* Source text:
========================================

The need to invest outside of Canada is one of those permanent truths that goes permanently unheeded.

Canadian investors remain overly disposed to Canadian investments, an imbalance likely made worse by this year's outperformance of the S&P/TSX composite index.

With the U.S. economic outlook brightening, and the valuation discount that made Canadian stocks cheap by comparison at the start of the year now virtually eliminated, there may be renewed cause to reduce domestic exposure.

While Canada represents just 3.6 per cent of the world's stock market capitalization, Canadian investors reserved a 59-per-cent allocation of their equity holdings for the comforts of home, according to a recent Vanguard report, citing International Monetary Fund figures.

"Home bias is a recognized global phenomenon, preventing domestic investors from being fully diversified across global markets," the report said. "In addition, this bias is often conscious and intentional, with investors actively overweighting domestic holdings at the expense of foreign securities."

There are some clear implications to that kind of investing disposition.

The first is security concentration. As Vanguard noted, the top 10 holdings in Canada make up nearly 36 per cent of the index.

Second, Canadian-biased investors risk concentration among sectors. The energy and financial sectors together account for 60 per cent of the market capitalization of the S&P/TSX composite index.

"Consumer, health care, biotech and to some degree technology, you can't find in Canada," said Mike Newton, a portfolio manager at ScotiaMcLeod. "There are a few, but everybody chases them."

Maintaining a 60-per-cent weighting in Canadian stocks closes off Canadian investors to many solid foreign enterprises, he said. "I seek out phenomenal companies, and when you do that with a rational methodology, you're not going to find yourself investing in a lot of Canadian companies."

Granted, Canadian home bias may have served investors well this year. The S&P/TSX composite index is up by 14.3 per cent year to date, compared with an 8.6-per-cent gain for the S&P 500.

But that outperformance may be running out of steam, according to Gluskin Sheff chief economist David Rosenberg. Back in February, Mr. Rosenberg argued that Canadian stocks were trading at an "epic" discount to U.S. stocks.

========================================

* Excerpted data:
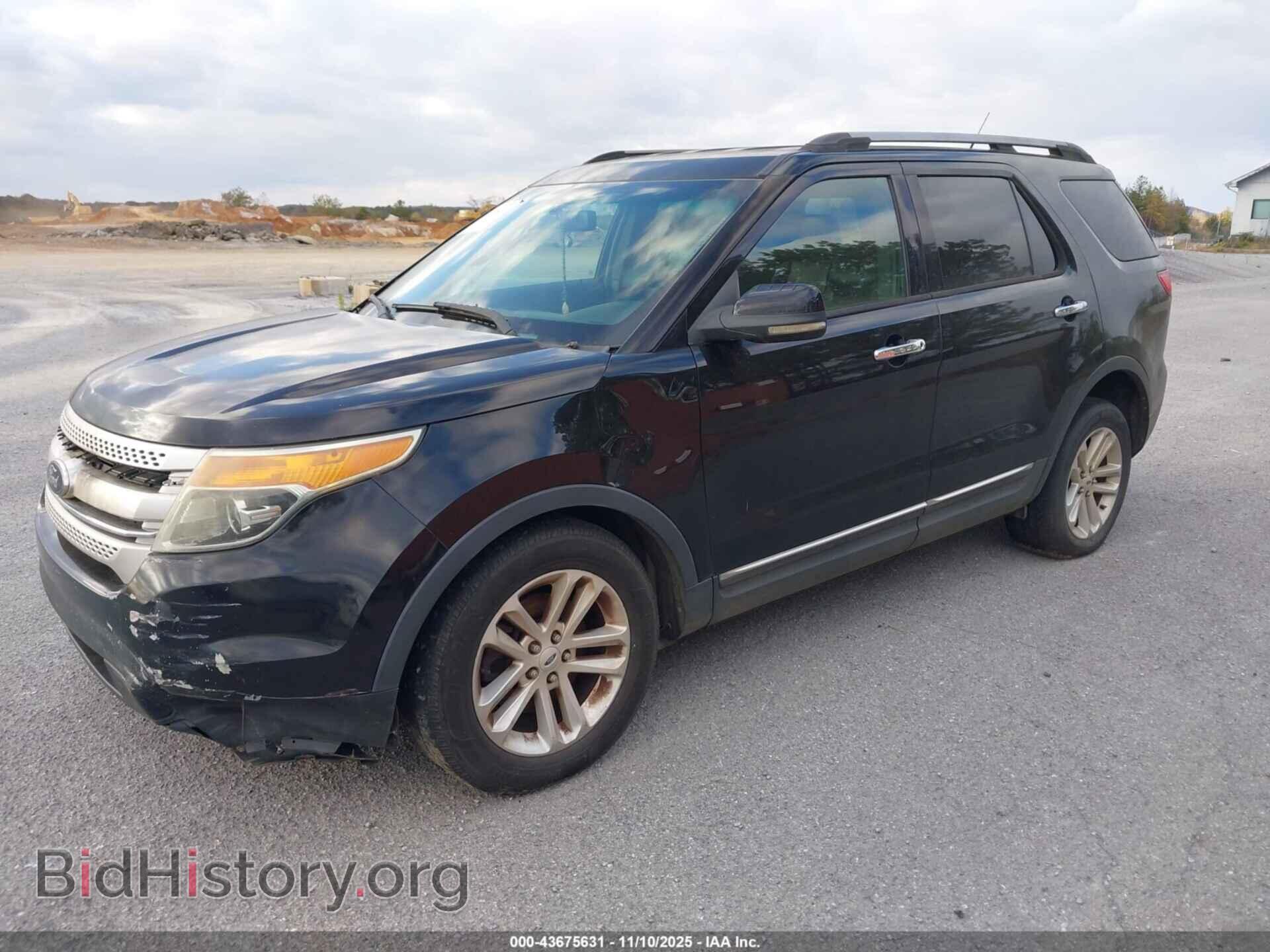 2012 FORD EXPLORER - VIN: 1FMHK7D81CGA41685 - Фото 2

========================================

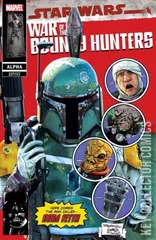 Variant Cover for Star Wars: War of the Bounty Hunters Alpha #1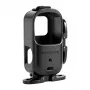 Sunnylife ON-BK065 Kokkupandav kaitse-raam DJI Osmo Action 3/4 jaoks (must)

========================================

* Problem requirements: Reproduce the passage of the home-bias article between "But that outperformance" and "to U.S. stocks.", inclusive.

* Response for this exercise:
But that outperformance may be running out of steam, according to Gluskin Sheff chief economist David Rosenberg. Back in February, Mr. Rosenberg argued that Canadian stocks were trading at an "epic" discount to U.S. stocks.